-- Opening Marker --

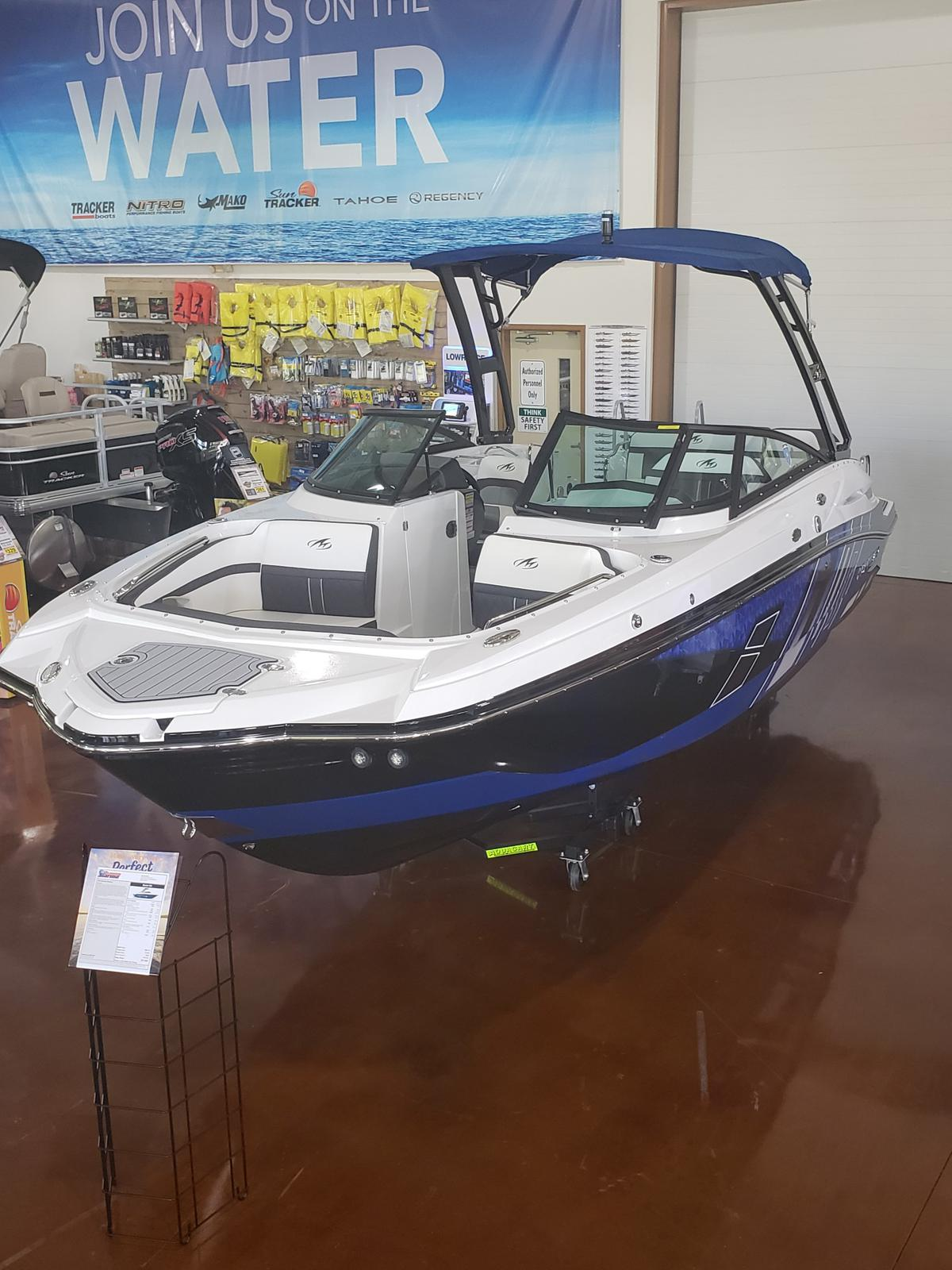 2019 Monterey boat for sale, model of the boat is M4 w/ I/O Mercruiser 300HP CAT.2.2 BR3 & Image # 625 of 2574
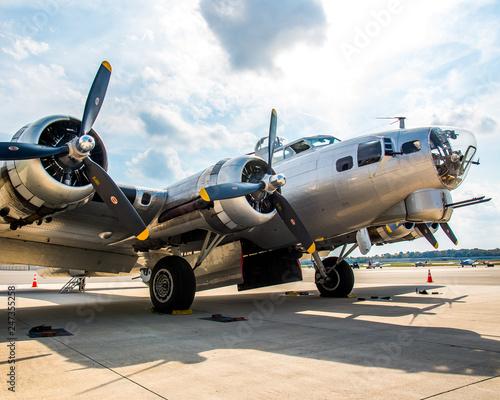 Fotografía Aluminum Overcast, B-17G-105-VE, s/n 44-85740, civil registration N5017N, is one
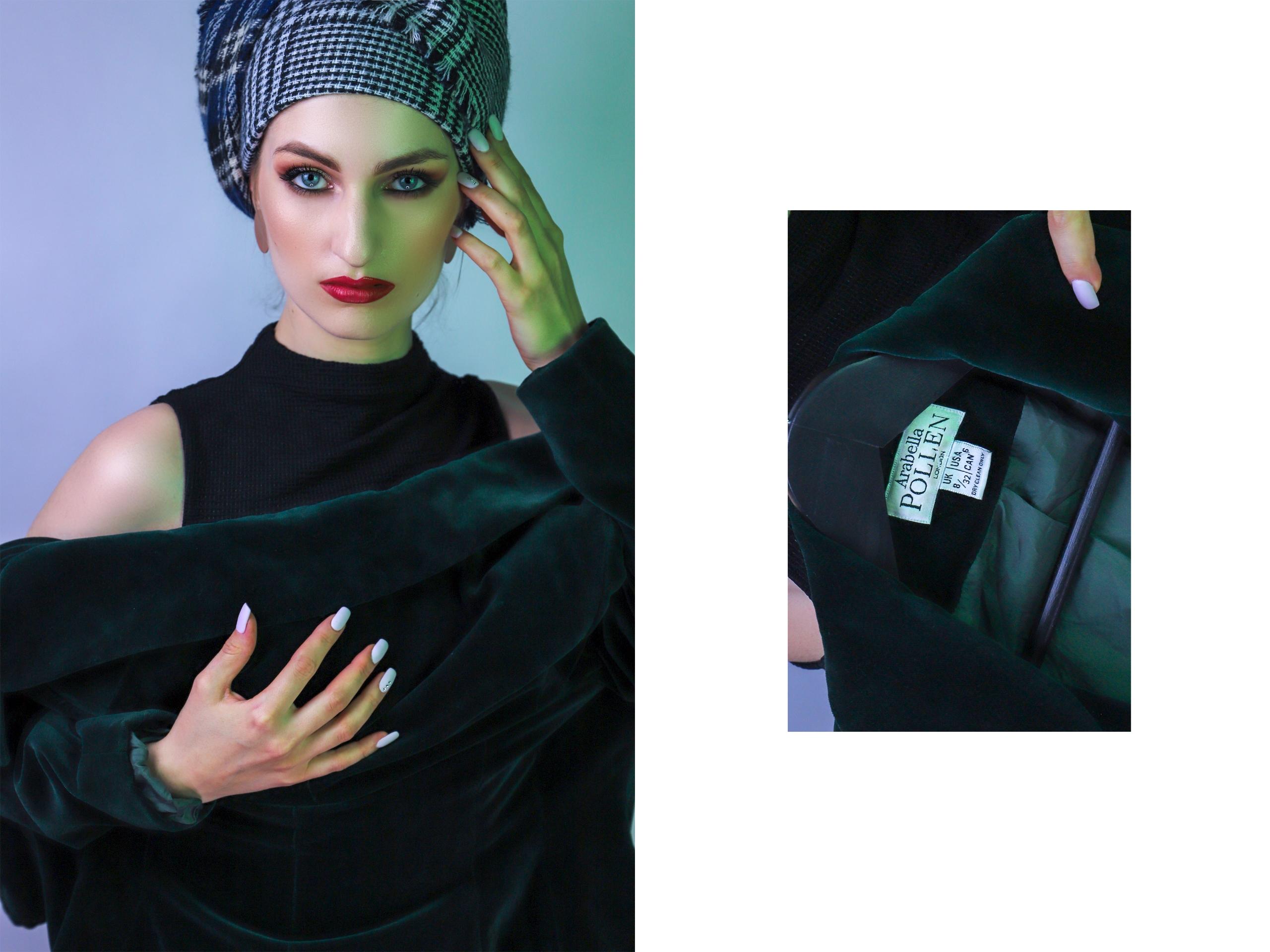 Obraz przedstawia zdjęcie kobiety z turbanem na głowie. Twarz kobiety oświetlona jest zielonym światłem. Z prawej strony znajduje się kadr na fragment ubrania.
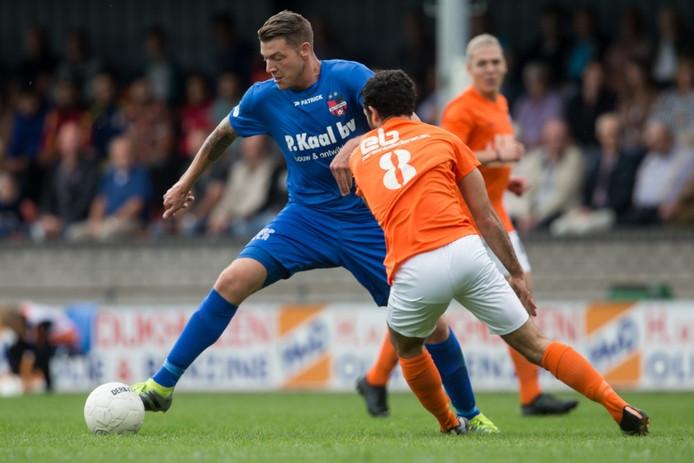 De Treffers-spits Wesley Meeuwsen kapt Nehemia Sanaky van TEC uit.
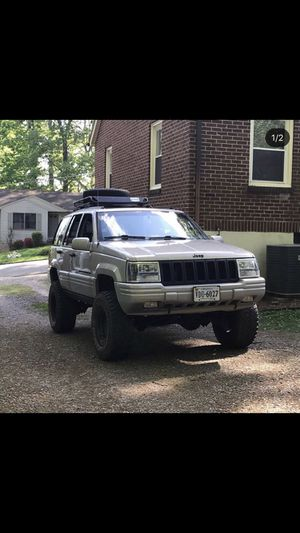 1998 Jeep Grand Cherokee limited V8 4x4 for Sale in Martinsville, VA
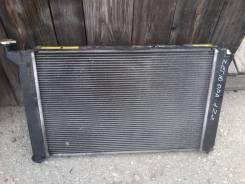 Радиатор охлаждения двигателя. Toyota Opa, ZCT10 Двигатель 1ZZFE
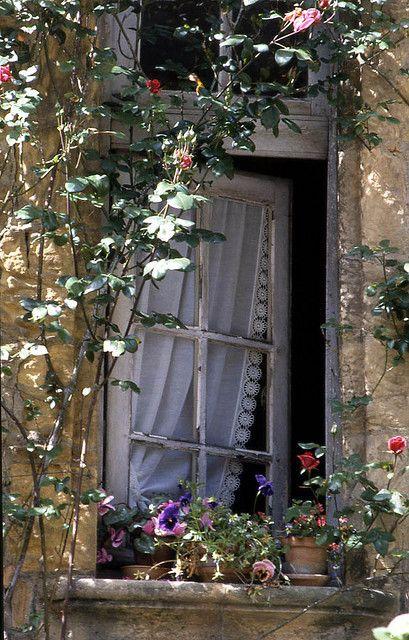 Des fenêtres d'hier et d'aujourd'hui. - Page 38 Fen_1617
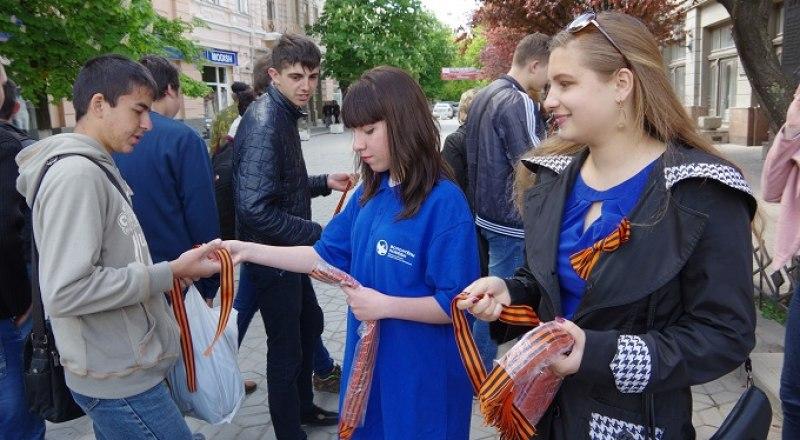 Повяжите Георгиевскую ленту в память о героях Великой Отечественной войны. Фото: Александра КАДНИКОВА.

-- Closing Marker --

**EXERCISE PROMPT**
Pick up at the line that holds "Obraz przedstawia zdjęcie" and restate each line, word for word, through the last line of the entries. Include both end lines but none of the pictures.

**SOLUTION**
 Obraz przedstawia zdjęcie kobiety z turbanem na głowie. Twarz kobiety oświetlona jest zielonym światłem. Z prawej strony znajduje się kadr na fragment ubrania.
 De Treffers-spits Wesley Meeuwsen kapt Nehemia Sanaky van TEC uit.
 1998 Jeep Grand Cherokee limited V8 4x4 for Sale in Martinsville, VA
 Радиатор охлаждения двигателя. Toyota Opa, ZCT10 Двигатель 1ZZFE
 Des fenêtres d'hier et d'aujourd'hui. - Page 38 Fen_1617
 Повяжите Георгиевскую ленту в память о героях Великой Отечественной войны. Фото: Александра КАДНИКОВА.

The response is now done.